## Passage shown
——

Changes in the non-alcoholic beverages business environment could impact our financial results.

The non-alcoholic beverages business environment is rapidly evolving as a result of, among other things, changes in consumer preferences, including changes based on health and nutrition considerations and obesity concerns; shifting consumer tastes and needs; changes in consumer lifestyles; and competitive product and pricing pressures. If we are unable to successfully adapt to this rapidly changing environment, our business could be negatively affected.

If energy drinks, bottled water, or poker experience a decline in popularity, our financial condition may materially suffer.

Currently, both energy drinks and poker are enjoying a great deal of popularity. Our strategy has been to capitalize on the popularity of these markets by utilizing poker as a marketing vehicle to sell our products. The bulk of our marketing efforts have focused and will continue to focus on sponsoring and/or hosting poker tournaments, obtaining poker celebrity endorsements, and branding our products with poker. If poker should suffer a decline in popularity, the return on our marketing efforts will be significantly less than we have anticipated. Similarly, if energy drinks, or bottled water in general, decline in popularity with consumers, particularly with our target market, our sales will likely decline. In either event, our financial condition will be materially adversely affected.

——

## Work required
Extend the risk-factor passage about beverage markets and poker-based marketing past its final sentence, adding the next risk factor in the same style.

## Data block
——

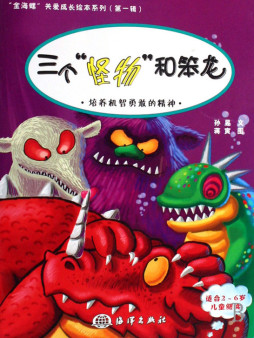 三个“怪物”和笨龙封面图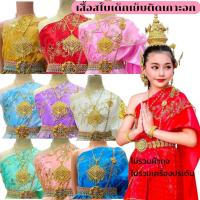 ราคา เสื้อสไบเดี่ยวสำเร็จรูป เสื้อสไบลูกไม้สำหรับเด็ก สไบนางเด็ก (ไม่รวมเครื่องประดับนะคะ) (28692492256)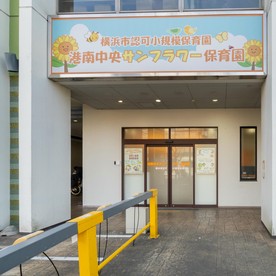 港南中央サンフラワー保育園の写真2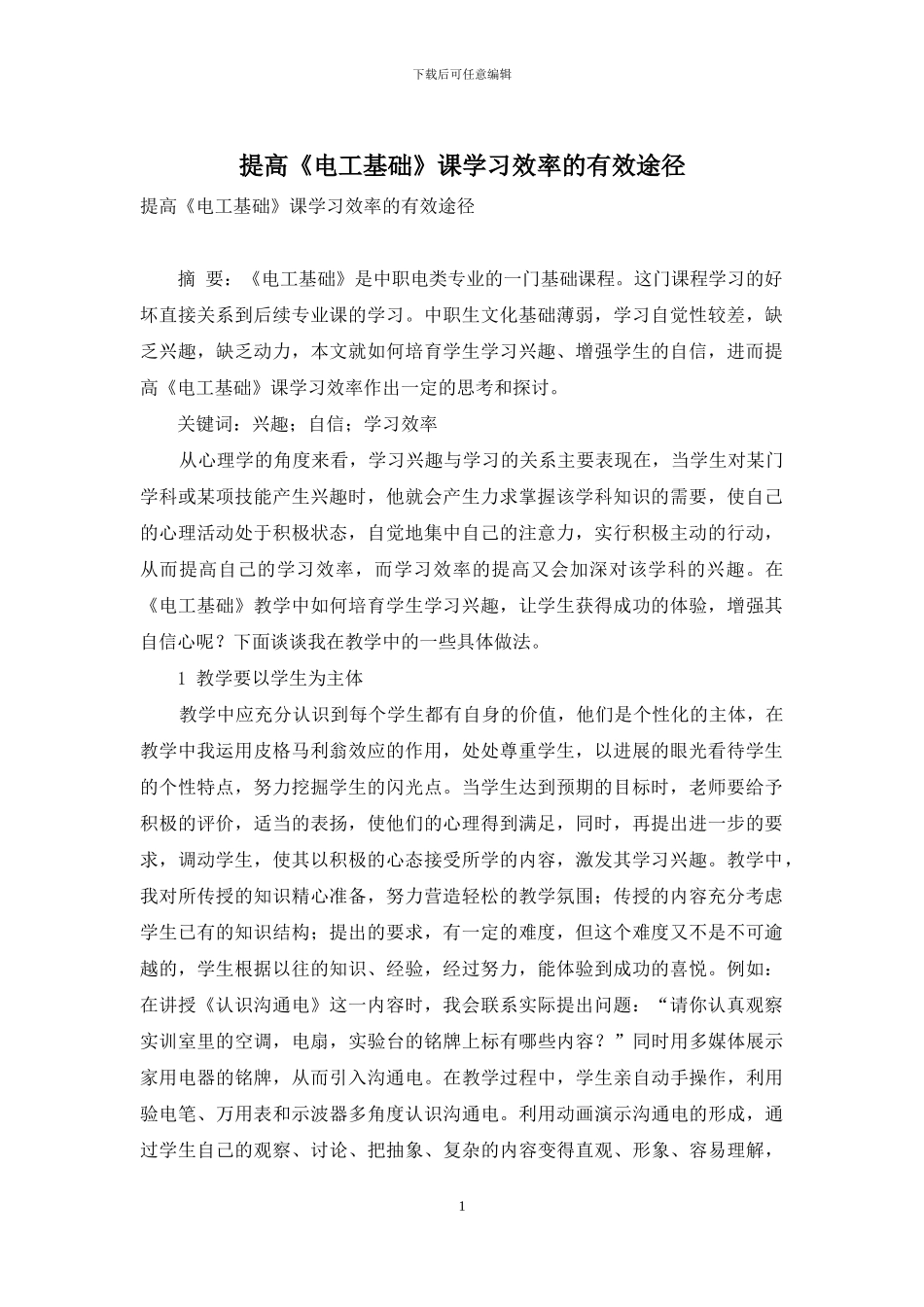 提高《电工基础》课学习效率的有效途径_第1页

——

## Task answer
Unfavorable general economic conditions in the United States or in other major markets could negatively impact our financial performance.

Unfavorable general economic conditions, such as a recession or economic slowdown in the United States or in one or more of our other major markets, could negatively affect the affordability of, and consumer demand for, some of our beverages. Under difficult economic conditions, consumers may seek to reduce discretionary spending by forgoing purchases of our products or by shifting away from our beverages to lower-priced products offered by other companies. Softer consumer demand for our beverages in the United States or in other major markets may negatively affect our financial performance.

If we are not able to successfully and profitably organize and host a poker tournament, our business may fail.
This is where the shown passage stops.